**INSTRUCTIONS TO FOLLOW:**
The number of lines below containing the word "with" is all that should be returned.

(Items from a data source)
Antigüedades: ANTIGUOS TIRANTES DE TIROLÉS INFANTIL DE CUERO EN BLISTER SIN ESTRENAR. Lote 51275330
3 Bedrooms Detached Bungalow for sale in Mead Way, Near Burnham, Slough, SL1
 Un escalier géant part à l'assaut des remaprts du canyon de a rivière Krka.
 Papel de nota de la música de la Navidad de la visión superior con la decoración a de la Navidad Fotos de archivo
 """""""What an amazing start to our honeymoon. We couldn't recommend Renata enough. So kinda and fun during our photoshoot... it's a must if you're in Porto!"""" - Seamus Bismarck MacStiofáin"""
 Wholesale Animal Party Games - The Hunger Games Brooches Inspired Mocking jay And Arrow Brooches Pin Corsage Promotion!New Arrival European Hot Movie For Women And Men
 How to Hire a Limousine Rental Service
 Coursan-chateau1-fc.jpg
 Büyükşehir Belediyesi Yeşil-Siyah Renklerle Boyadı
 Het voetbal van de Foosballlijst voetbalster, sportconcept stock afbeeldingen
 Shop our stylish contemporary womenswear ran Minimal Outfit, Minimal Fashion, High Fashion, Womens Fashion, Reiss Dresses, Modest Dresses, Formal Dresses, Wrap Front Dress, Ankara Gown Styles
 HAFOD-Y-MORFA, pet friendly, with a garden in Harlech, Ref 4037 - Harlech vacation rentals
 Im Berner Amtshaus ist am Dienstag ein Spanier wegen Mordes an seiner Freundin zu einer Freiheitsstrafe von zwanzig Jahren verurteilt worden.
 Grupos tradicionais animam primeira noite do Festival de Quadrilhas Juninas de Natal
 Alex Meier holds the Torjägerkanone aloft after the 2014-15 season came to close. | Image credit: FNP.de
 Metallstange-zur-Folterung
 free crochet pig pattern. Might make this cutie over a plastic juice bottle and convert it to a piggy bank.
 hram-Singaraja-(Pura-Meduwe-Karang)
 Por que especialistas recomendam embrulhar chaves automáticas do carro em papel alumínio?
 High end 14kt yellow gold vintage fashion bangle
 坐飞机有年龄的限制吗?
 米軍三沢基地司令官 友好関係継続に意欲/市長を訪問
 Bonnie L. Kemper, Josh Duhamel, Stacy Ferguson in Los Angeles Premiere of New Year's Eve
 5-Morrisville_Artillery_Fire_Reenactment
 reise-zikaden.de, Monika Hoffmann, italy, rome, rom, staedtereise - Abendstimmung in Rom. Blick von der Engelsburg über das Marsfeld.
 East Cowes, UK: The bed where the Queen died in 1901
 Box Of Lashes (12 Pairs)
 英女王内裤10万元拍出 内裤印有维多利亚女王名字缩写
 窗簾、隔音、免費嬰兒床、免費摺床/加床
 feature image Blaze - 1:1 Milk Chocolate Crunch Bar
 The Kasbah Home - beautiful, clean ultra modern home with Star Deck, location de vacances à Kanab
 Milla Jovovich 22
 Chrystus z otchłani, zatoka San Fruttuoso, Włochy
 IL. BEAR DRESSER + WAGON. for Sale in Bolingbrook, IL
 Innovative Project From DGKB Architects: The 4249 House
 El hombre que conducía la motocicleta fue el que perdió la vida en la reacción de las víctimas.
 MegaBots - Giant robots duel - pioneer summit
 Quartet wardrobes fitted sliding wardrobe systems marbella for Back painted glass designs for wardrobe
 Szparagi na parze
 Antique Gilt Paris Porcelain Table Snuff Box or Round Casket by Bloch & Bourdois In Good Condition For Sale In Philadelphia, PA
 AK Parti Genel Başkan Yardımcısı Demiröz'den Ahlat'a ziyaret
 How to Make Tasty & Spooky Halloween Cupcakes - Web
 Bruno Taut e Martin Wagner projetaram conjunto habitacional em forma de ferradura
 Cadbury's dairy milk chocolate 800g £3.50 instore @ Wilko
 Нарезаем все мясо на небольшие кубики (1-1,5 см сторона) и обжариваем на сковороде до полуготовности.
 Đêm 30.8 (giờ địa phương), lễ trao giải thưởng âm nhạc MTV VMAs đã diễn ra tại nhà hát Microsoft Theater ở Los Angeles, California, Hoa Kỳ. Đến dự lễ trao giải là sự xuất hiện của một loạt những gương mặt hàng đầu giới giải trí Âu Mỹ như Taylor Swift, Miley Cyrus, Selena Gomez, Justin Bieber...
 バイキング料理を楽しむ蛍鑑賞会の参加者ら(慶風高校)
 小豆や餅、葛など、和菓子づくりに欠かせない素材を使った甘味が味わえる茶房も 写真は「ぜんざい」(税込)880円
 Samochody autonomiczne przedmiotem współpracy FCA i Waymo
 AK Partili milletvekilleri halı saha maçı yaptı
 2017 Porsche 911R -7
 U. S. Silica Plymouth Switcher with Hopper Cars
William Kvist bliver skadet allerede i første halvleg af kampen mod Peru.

**RESPONSE TO THIS TASK:**
3